Document passage =>

★ ★ ★

Ryan's Budget Protects Defense

COMMENTARY Defense

Ryan's Budget Protects Defense

Mar 27, 2012 2 min read

Commentary By

Edwin J. Feulner, PhD @EdFeulner

Founder and Former President

Arthur C. Brooks

President, American Enterprise Institute

William Kristol

In an election year, it's all too easy for politicians to defer hard choices until after the polls have closed in November. House Budget Committee Chairman Paul Ryan (R., Wis.) has taken the more difficult road with his "Path to Prosperity" budget.

Mr. Ryan's plan has received much attention for tackling America's spiraling expenditures on entitlements and domestic discretionary spending. Less reported is the budget's partial restoration of national defense as the No. 1 priority of the federal government.

★ ★ ★

Challenge =>
Quote the commentary on Ryan's budget and defense above in full, word for word.

Available data =>
★ ★ ★

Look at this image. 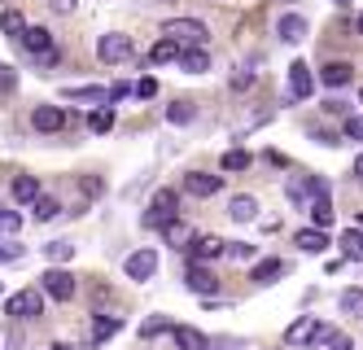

★ ★ ★

Worked solution =>
Ryan's Budget Protects Defense

COMMENTARY Defense

Ryan's Budget Protects Defense

Mar 27, 2012 2 min read

Commentary By

Edwin J. Feulner, PhD @EdFeulner

Founder and Former President

Arthur C. Brooks

President, American Enterprise Institute

William Kristol

In an election year, it's all too easy for politicians to defer hard choices until after the polls have closed in November. House Budget Committee Chairman Paul Ryan (R., Wis.) has taken the more difficult road with his "Path to Prosperity" budget.

Mr. Ryan's plan has received much attention for tackling America's spiraling expenditures on entitlements and domestic discretionary spending. Less reported is the budget's partial restoration of national defense as the No. 1 priority of the federal government.